The warning made by HRA Pharma, the French manufacturer behind Norvelo emergency contraceptive pills, that the product is ineffective in women who weigh more than 80kg (12st 7lb) and has reduced effectiveness in women over 75kg is a major one, especially given the relatively small amount of data on which it appears to be based.
The decision was based on a 2011 meta-analysis that combined data from two studies comparing levonorgestrel, the active ingredient in the Norvelo contraceptive, to another emergency contraceptive called ulipristal acetate (UPA). A total of 1731 women took levonorgestrel pills, 38 of whom became pregnant, while 1714 women took UPA, 22 of whom became pregnant. Obese women accounted for 13.6% of the total study population, and overweight women accounted for 21.6%.
The move has also raised alarm in the US over Plan B emergency pills, which have an identical formula to Norvelo. The FDA in the US said it was reviewing the research.
While the study that sparked these concerns raises important concerns about the efficacy of levonorgestrel emergency contraception in overweight and obese women, the relatively small number of these women in the study and low number of pregnancies means we should be cautious in applying the results too broadly. Two important questions remain to be answered: how might obesity affect levonorgestrel emergency contraception, and what are the risks of changing the labelling on these pills based on the current evidence?
You are generally considered to be overweight if you have a BMI (your weight in kilogrammes divided by your height in metres) of around 25 to 29 and obese between 30 to 40. It is estimated that around 15-20% of pregnant women in the UK are overweight or obese, rising to more than a half in the US.

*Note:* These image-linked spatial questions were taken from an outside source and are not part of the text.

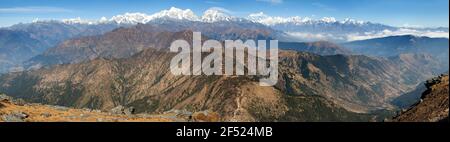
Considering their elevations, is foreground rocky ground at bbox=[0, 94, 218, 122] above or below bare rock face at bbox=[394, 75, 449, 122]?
above

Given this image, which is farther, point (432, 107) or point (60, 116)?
point (432, 107)

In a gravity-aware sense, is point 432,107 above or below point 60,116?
below

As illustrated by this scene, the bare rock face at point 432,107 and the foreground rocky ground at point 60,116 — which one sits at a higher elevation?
the foreground rocky ground at point 60,116

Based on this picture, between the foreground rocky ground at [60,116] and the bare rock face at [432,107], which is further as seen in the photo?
the bare rock face at [432,107]

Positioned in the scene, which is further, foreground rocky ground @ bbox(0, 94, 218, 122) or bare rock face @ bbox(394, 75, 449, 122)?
bare rock face @ bbox(394, 75, 449, 122)
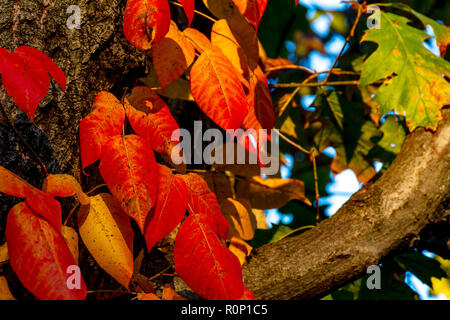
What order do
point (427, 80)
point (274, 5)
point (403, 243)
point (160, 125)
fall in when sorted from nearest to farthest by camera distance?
point (160, 125)
point (403, 243)
point (427, 80)
point (274, 5)

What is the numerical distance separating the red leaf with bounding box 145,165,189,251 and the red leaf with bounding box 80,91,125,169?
4.5 inches

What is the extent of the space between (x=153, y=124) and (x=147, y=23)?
0.59 feet

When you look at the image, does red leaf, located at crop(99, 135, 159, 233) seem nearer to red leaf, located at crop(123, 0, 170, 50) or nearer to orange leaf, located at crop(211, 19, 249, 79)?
red leaf, located at crop(123, 0, 170, 50)

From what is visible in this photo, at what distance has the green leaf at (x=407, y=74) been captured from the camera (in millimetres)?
1132

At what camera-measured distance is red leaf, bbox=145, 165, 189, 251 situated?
0.73 meters

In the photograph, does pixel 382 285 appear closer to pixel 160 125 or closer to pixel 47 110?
pixel 160 125

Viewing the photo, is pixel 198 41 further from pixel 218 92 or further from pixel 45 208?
pixel 45 208

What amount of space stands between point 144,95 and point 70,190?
0.79ft

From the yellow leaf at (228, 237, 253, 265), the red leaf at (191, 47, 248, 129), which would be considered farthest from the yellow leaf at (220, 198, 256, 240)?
the red leaf at (191, 47, 248, 129)

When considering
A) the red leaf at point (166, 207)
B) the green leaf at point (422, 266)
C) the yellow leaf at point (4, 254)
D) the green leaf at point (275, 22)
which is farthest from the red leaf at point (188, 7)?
the green leaf at point (275, 22)

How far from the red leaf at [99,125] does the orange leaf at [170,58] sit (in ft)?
0.35

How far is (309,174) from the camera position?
2.70m
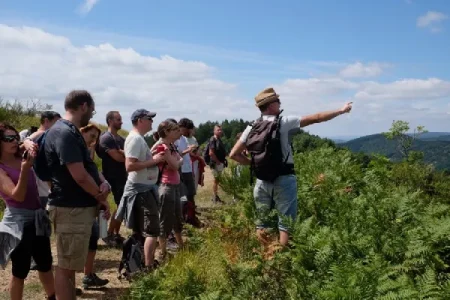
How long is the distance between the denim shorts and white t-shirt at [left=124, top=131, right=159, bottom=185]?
130 centimetres

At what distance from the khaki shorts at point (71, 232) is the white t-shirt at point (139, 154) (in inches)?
48.7

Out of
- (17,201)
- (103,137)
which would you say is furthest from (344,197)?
(17,201)

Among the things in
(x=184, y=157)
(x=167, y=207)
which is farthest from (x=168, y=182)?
→ (x=184, y=157)

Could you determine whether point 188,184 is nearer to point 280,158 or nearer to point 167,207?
point 167,207

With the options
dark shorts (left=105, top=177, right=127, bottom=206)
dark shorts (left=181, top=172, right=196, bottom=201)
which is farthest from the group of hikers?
dark shorts (left=181, top=172, right=196, bottom=201)

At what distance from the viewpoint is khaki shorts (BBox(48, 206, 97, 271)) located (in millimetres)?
3895

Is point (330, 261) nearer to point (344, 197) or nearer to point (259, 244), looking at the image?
point (259, 244)

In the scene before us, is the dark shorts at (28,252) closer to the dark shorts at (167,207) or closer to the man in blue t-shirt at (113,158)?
the dark shorts at (167,207)

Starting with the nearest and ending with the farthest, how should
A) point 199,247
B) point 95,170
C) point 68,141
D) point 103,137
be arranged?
1. point 68,141
2. point 95,170
3. point 199,247
4. point 103,137

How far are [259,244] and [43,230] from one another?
2.32m

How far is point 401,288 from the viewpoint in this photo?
3.32 meters

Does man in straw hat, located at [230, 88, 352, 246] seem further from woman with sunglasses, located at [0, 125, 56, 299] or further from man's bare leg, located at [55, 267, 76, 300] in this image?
woman with sunglasses, located at [0, 125, 56, 299]

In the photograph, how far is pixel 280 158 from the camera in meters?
4.54

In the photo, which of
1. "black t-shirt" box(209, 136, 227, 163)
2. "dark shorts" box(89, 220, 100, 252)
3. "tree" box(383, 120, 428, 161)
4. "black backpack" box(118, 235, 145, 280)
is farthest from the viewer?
"tree" box(383, 120, 428, 161)
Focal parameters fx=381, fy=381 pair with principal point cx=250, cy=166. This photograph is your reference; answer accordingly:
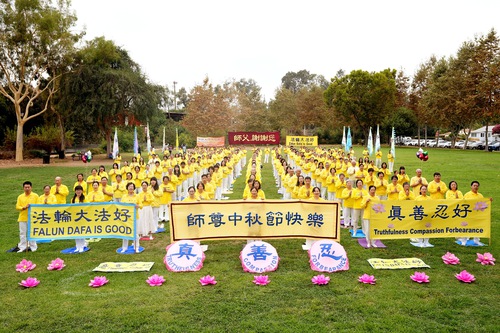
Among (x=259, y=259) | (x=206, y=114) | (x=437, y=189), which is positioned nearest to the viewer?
(x=259, y=259)

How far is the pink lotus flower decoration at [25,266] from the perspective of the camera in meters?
8.03

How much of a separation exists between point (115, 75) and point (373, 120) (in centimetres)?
3568

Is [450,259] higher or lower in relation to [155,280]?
higher

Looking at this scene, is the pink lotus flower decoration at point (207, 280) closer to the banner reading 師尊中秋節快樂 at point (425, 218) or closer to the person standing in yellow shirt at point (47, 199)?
the banner reading 師尊中秋節快樂 at point (425, 218)

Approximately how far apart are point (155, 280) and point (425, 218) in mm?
6348

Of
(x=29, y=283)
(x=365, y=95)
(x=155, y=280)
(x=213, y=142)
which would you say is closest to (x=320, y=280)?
(x=155, y=280)

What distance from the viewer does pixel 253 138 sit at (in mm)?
49062

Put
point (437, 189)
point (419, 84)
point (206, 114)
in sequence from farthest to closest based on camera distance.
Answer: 1. point (419, 84)
2. point (206, 114)
3. point (437, 189)

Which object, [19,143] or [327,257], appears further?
[19,143]

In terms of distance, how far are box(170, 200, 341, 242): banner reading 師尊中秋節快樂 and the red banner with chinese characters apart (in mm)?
40110

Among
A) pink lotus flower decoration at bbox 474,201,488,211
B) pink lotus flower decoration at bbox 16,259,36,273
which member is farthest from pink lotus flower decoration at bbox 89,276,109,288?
pink lotus flower decoration at bbox 474,201,488,211

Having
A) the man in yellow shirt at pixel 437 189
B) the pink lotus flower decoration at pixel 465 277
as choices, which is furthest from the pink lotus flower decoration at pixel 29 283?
the man in yellow shirt at pixel 437 189

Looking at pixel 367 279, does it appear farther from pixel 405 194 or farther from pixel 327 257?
pixel 405 194

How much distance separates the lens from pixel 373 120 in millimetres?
54125
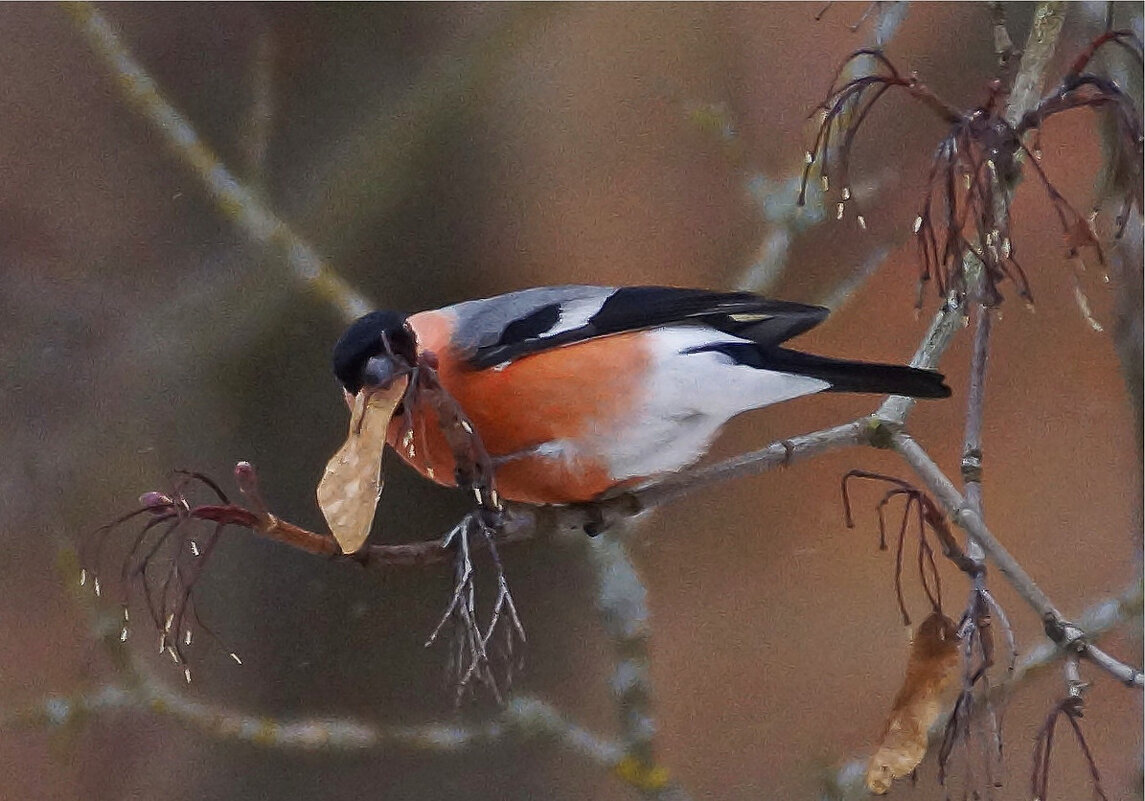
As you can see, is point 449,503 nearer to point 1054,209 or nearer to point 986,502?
point 986,502

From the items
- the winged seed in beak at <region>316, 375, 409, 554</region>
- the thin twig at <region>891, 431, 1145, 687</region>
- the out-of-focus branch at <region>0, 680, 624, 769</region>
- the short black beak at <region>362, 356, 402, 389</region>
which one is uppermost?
the short black beak at <region>362, 356, 402, 389</region>

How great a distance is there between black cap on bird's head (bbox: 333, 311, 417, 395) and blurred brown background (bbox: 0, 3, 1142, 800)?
0.09 m

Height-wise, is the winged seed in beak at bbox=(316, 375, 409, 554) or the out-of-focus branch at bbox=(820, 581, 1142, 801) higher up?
the winged seed in beak at bbox=(316, 375, 409, 554)

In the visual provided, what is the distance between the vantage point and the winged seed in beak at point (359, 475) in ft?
2.07

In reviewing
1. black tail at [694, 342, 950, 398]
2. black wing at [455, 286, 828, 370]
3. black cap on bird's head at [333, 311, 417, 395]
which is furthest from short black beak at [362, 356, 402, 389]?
black tail at [694, 342, 950, 398]

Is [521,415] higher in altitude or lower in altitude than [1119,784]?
higher

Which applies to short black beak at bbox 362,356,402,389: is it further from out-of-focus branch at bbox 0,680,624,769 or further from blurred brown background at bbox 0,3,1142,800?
out-of-focus branch at bbox 0,680,624,769

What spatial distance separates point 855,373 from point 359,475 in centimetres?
35

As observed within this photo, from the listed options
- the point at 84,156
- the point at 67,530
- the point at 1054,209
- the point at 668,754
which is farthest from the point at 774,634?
the point at 84,156

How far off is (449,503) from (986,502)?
0.41 meters

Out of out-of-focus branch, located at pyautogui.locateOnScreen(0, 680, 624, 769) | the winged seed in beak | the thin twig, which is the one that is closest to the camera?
the winged seed in beak

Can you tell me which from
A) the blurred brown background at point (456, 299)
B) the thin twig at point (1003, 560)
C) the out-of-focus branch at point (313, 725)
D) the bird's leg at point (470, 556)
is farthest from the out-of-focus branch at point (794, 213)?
the out-of-focus branch at point (313, 725)

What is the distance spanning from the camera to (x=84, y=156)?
0.87 m

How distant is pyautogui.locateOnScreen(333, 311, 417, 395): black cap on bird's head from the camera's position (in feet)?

And there are numerous ways that obesity can affect how a drug interacts with the body. Obese individuals may absorb a drug faster through the gut, have a different metabolism and serum concentrations of a drug, and can eliminate a drug either faster or slower from the body. This all depends on the various characteristics of a drug.
One study that investigated the pharmacokinetics of an oral contraceptive pill containing levonorgestrel found that the maximum serum concentration in the body and time taken to achieve it were not different in normal weight and obese women. It was noted that obese women had a larger area under the concentration-time curve and that levonorgestrel had a longer half-life – this means that it took a greater overall exposure and a longer time to reach a steady state of concentration. The findings were in women who had taken a daily pill for 21 days, and it is unclear how these findings relate to a one-time dose of levonorgestrel as in an emergency contraception pill.
Without a clearer understanding of the pharmacokinetics of levonorgestrel as an emergency contraception in normal weight and obese women, it remains difficult to interpret the available data. For instance, it is unclear whether giving a larger dose of levonorgestrel to obese women would counteract the apparent decreased efficacy of a current recommended dose.
Ultimately, the decision of whether to allow overweight and obese women to continue using levonorgestrel as an emergency contraception must balance benefit and risk. While the meta-analysis that underpinned the decision does indicate reduced efficacy in women with a BMI greater than 25 kg/m2, what are the risks to obese women taking this regimen?
There are no medical dangers associated with levonorgestrel as an emergency pill and the risks of obesity during pregnancy are well known – these can include developing gestational diabetes or more complications during childbirth.
Until there are additional data to support the conclusion that these pills are ineffective in overweight and obese women, it seems most prudent to encourage the use of more effective emergency contraceptives, such as the copper IUD or UPA, but this doesn’t mean taking away levonorgestrel as an option.